Franziska Gerstenberg erzählt über die Klippen des Alltags

Die Suche nach einem Zuhause

"Ich möchte Geschichten schreiben, die hier und heute jedem von uns passieren könnten", sagt Franziska Gerstenberg im domradio.de Interview. In ihrem neuen Erzählband geht es um das Thema "Zuhause". Sie fragt: Wo finden wir Geborgenheit? Wo fühlen wir uns aufgehoben? Und wie fühlen sich die, die in der Gesellschaft einsam bleiben? Werden die überhaupt gesehen?

Franziska Gerstenberg / © Brigitta Kowsky (Schöffling)
Franziska Gerstenberg / © Brigitta Kowsky ( Schöffling )

"So lange her, schon gar nicht mehr wahr", so heißt das Buch mit Erzählungen von Franziska Gerstenberg. "Für mich war das große Thema des Buches Zuhause", sagt die Autorin, "Zuhause, im aller besten Sinne, ist immer nur ein Moment. Ein Moment, der gelingt, in dem alles stimmt. Insofern kann ich auch auf einer Reise zum Beispiel zuhause sein. Zuhause ist für mich der Moment, in dem ich ganz da bin, wo ich bin".

Glück ist etwas Vorläufiges

Dabei geht es immer auch um die Suche nach Glück, nach dem glücklichen Leben. Glück? Das ist sehr zerbrechlich, immer bedroht durch die großen und kleinen Katastrophen im Leben, von denen die Autorin erzählt, wenn zum Beispiel jemand stirbt, wenn er verlassen wird, oder seinen Arbeitsplatz zu verlieren droht. "Glück ist etwas Vorläufiges", sagt die Autorin, "und trägt das Scheitern schon in sich, genauso wie das Scheitern den Keim in sich trägt, dass es wieder besser wird. So funktionieren meine Geschichten auch". Eine Garantie auf ein Happy End gibt es dabei natürlich nicht. Viele der Erzählungen bleiben am Ende offen. Da stirbt die Mutter eines kleinen Kindes. Der Familienvater ist hilflos, überfordert, schließlich ist das eine der größten Katastrophen, die passieren kann. "Mir war es wichtig, die Hilflosigkeit zu zeigen und wie der Familienvater von den eigenen Gefühlen abgeschnitten ist", erklärt Franziska Gerstenberg, "das Schräge, was hier passiert, ist, dass gerade in dem Moment, wo eine Trauerbewältigung stattfinden soll, findet sie über einen Umweg dann doch nicht statt, weil der Mann sich ausgerechnet in seine Trauerberaterin verliebt. Das ist dann wiederum ein Weg, sich nicht mit dem Verlust auseinanderzusetzen, sondern nach dem Ersatz zu suchen – das kann nicht gut gehen."

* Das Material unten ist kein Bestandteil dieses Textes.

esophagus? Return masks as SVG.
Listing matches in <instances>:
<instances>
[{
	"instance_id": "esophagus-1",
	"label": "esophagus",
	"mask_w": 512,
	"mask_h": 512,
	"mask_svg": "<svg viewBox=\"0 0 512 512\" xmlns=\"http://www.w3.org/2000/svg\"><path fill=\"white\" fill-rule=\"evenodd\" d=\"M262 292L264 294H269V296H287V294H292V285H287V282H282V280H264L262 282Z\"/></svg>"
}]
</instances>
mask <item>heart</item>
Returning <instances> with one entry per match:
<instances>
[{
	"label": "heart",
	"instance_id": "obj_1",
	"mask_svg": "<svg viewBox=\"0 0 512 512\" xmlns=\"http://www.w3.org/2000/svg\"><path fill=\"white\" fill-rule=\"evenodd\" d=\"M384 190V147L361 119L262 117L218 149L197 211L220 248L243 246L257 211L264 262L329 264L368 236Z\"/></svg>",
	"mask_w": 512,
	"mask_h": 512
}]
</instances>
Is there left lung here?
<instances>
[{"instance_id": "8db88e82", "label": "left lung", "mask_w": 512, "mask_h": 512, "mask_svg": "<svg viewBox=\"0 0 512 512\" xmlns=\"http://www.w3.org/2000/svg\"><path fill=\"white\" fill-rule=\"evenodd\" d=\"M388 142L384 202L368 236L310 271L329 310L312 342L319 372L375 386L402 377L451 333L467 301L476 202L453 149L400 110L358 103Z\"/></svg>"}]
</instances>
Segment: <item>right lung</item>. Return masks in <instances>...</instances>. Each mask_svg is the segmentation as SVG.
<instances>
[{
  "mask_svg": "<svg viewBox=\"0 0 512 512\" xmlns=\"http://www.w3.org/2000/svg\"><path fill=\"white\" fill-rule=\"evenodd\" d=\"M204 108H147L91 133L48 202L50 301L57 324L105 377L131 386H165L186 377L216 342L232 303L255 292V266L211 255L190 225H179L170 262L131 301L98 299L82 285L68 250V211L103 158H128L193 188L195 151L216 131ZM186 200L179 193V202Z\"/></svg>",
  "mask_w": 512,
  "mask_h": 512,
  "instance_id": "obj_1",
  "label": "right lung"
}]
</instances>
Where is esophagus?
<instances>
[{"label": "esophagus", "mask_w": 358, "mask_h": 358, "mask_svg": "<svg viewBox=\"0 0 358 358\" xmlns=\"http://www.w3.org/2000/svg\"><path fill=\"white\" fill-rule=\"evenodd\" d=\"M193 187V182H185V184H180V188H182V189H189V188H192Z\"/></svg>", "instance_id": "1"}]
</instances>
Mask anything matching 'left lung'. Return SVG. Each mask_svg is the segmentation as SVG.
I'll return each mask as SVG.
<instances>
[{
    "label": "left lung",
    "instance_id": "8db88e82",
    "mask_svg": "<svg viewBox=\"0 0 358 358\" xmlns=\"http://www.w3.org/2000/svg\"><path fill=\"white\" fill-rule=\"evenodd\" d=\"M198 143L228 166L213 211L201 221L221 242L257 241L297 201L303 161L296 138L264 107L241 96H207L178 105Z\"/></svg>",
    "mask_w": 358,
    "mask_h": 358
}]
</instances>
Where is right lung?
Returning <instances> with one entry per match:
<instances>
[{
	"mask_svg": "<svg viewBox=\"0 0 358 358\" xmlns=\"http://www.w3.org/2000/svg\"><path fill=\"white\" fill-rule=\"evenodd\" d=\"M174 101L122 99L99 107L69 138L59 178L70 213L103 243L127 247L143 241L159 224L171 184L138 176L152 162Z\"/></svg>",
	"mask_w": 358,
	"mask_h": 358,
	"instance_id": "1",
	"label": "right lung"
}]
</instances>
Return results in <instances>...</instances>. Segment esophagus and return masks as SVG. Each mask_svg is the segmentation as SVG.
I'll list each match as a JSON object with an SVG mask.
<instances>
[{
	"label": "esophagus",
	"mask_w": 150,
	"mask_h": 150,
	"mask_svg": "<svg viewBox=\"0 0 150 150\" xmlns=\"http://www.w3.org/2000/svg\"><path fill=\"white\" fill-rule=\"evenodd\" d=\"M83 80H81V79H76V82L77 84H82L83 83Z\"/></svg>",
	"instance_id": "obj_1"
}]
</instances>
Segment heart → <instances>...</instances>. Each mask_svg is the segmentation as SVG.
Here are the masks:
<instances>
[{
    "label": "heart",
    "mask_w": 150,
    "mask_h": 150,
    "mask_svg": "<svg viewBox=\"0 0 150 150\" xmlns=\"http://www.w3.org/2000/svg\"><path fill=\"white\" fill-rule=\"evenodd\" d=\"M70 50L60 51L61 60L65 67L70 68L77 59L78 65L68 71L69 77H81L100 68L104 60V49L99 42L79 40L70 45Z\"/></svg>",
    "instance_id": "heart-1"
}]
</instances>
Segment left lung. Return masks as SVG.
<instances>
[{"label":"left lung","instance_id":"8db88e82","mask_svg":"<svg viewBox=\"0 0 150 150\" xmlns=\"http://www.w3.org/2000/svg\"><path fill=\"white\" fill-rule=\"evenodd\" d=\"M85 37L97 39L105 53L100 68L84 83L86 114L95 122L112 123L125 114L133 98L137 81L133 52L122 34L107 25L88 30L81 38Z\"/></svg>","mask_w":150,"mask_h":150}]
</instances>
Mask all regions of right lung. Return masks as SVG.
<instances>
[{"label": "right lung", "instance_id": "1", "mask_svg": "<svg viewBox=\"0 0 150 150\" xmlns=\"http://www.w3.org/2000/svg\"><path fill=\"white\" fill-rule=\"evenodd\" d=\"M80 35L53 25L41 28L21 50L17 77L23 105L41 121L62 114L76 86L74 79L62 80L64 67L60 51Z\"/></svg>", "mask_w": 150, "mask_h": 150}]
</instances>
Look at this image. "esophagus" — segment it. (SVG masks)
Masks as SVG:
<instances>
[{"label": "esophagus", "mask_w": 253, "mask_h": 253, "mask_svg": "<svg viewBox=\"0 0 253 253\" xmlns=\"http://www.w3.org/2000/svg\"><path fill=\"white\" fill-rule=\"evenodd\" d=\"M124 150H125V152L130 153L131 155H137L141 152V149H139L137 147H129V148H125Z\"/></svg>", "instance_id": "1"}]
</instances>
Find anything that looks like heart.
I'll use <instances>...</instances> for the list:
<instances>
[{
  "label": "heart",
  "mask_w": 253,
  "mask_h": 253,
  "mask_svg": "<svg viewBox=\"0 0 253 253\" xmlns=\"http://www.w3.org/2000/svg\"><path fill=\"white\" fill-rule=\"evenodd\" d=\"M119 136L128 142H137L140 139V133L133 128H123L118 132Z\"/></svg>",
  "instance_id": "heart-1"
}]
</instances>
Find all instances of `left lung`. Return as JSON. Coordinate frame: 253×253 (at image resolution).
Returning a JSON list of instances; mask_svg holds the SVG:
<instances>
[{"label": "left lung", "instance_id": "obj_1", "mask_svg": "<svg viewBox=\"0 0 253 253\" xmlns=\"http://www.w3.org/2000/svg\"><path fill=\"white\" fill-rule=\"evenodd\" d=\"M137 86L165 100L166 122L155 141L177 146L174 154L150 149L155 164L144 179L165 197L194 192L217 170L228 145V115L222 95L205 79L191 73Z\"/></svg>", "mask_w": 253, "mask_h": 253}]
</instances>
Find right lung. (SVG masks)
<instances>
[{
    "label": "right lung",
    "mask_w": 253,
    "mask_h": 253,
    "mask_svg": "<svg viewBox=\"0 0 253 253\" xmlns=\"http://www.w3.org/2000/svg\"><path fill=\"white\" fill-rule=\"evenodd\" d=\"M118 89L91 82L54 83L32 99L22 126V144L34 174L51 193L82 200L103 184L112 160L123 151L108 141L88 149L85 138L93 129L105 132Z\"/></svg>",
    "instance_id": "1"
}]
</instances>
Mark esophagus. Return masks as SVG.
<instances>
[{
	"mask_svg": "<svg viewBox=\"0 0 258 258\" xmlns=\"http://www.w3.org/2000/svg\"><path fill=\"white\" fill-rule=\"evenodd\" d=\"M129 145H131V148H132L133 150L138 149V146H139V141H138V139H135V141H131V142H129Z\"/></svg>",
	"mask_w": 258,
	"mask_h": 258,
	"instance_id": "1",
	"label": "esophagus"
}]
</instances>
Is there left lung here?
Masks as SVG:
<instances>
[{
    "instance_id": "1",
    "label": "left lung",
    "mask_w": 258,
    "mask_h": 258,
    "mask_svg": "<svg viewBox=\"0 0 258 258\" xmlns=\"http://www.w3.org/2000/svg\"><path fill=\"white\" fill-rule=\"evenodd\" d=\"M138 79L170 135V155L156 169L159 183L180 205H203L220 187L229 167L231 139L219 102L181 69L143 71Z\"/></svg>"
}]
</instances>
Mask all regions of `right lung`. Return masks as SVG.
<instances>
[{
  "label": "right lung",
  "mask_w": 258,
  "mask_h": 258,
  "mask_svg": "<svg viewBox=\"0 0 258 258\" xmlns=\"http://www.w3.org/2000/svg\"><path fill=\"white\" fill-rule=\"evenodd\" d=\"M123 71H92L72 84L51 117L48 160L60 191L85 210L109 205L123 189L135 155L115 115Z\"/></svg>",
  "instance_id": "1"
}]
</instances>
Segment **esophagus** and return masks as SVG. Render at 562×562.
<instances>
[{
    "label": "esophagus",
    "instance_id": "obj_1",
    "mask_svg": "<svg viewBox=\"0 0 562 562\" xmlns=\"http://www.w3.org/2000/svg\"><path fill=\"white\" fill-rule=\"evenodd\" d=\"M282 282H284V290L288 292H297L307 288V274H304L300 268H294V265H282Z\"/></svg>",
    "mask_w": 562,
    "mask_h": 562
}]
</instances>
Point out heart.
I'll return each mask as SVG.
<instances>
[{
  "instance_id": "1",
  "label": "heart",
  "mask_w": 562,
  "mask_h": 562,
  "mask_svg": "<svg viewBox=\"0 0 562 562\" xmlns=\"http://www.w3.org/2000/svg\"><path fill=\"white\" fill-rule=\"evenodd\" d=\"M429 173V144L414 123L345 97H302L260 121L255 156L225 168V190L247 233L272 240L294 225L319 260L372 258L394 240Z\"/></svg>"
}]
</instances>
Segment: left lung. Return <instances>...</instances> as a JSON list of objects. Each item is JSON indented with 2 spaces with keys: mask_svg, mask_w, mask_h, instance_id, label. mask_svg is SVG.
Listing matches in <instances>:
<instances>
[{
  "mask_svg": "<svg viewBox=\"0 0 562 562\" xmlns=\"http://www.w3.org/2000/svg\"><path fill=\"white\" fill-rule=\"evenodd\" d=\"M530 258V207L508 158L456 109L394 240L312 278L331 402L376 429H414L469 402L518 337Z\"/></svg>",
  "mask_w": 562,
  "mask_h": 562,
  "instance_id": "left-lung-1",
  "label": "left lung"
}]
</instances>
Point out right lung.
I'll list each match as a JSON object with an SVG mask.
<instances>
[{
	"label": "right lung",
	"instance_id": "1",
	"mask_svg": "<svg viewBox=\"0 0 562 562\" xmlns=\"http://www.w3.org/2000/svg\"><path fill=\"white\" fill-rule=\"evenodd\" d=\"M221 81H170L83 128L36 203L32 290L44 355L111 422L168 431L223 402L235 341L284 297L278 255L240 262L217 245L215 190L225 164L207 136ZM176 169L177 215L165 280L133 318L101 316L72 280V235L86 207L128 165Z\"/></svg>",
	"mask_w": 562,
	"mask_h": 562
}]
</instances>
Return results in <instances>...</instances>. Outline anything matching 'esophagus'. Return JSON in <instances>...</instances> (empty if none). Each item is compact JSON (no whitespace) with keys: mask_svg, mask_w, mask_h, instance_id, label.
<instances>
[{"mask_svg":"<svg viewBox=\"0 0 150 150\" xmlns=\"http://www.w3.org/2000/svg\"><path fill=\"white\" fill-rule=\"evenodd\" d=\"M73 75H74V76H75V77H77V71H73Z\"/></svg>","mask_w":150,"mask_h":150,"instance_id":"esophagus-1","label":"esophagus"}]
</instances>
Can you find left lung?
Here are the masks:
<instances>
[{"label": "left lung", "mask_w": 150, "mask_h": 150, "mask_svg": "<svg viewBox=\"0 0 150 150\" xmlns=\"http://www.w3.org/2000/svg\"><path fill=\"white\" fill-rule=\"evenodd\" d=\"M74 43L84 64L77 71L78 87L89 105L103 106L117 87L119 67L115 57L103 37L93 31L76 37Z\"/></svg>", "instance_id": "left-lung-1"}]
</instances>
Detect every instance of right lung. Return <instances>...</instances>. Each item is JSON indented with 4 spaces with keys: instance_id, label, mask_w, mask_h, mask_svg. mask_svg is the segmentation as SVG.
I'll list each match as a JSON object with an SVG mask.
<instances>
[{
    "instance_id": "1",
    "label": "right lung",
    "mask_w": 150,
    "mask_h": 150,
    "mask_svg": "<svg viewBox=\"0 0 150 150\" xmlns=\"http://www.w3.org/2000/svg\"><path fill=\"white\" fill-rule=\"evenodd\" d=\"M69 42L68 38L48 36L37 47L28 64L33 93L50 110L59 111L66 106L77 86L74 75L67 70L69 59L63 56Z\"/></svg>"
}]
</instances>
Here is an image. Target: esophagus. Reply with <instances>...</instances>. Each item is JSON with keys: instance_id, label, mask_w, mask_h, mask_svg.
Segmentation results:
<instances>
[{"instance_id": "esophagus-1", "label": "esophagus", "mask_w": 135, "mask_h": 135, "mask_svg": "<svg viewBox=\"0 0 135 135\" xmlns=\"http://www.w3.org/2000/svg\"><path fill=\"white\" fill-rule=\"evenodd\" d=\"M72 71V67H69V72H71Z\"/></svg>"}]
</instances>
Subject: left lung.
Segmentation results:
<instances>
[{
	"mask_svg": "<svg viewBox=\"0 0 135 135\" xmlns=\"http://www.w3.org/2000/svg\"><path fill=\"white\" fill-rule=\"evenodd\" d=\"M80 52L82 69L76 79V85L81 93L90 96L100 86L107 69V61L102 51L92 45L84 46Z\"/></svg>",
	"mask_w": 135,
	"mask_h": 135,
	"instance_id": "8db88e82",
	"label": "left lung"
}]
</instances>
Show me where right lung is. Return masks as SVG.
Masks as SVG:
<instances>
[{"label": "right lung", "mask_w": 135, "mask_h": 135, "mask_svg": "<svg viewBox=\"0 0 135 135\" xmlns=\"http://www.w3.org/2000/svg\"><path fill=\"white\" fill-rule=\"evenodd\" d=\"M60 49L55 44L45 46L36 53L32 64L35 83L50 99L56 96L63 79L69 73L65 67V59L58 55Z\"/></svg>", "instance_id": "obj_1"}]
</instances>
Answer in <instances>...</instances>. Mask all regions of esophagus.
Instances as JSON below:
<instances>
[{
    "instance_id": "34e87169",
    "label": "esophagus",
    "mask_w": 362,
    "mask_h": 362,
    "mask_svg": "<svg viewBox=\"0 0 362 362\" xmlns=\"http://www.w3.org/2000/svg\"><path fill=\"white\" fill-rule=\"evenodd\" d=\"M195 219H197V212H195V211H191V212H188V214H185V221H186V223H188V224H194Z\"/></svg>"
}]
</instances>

Mit Literatur die Welt verändern

Andere Erzählungen finden dagegen fast unverhofft zu einem guten Ende. Da ist eine junge Frau, die von ihrem Partner verlassen wird. Und jetzt will sie groß und stark das Leben meistern. Sie will eine Frau sein, die forsch ihr Leben in die Hand nimmt. Sie kauft sich ein Auto, will endlich selbst fahren lernen. Aber diese neue Rolle der modernen selbstständigen, alles managenden Frau überfordert sie. "Am Ende findet sie für sich das kleine Glück", sagt die Autorin, "sie akzeptiert, dass sie vielleicht gar nicht so toll ist, dass sie gar nicht die große, starke Frau ist, die alles allein schafft. Sie läßt sich darauf ein, dass sie vielleicht eine Beziehung möchte, in der sie sich auf einen Mann stützen kann und Verantwortung abgeben kann". Dabei geht es auch immer um Rollenbilder, um gesellschaftliche Vorstellungen, wie toll man doch eigentlich sein müßte, und wie man sich an bestimmten gesellschaftlichen Vorstellungen aufreiben kann. Franziska Gerstenberg schreibt klug und einfühlsam über die Not, über die Konflikte, auch über die Sturheit der Menschen. Ihre Erzählungen gehen unter die Haut und hallen nach der Lektüre lange nach. "Ich glaube, dass Literatur in einer sehr kleinen reduzierten Form die Welt, die Menschen verändern kann – durch das Nachdenken und auch durch die Reibung, "sagt die Schriftstellerin, "und wenn man jemanden in einer Erzählung oder in einem Roman hat, der einen wütend macht, weil man denkt, wieso denn immer diese Fesseln, wieso wirft man sein Leben so weg, dann fängt man ja schon an über sich selbst nachzudenken. Das wäre toll, das wünsche ich mir".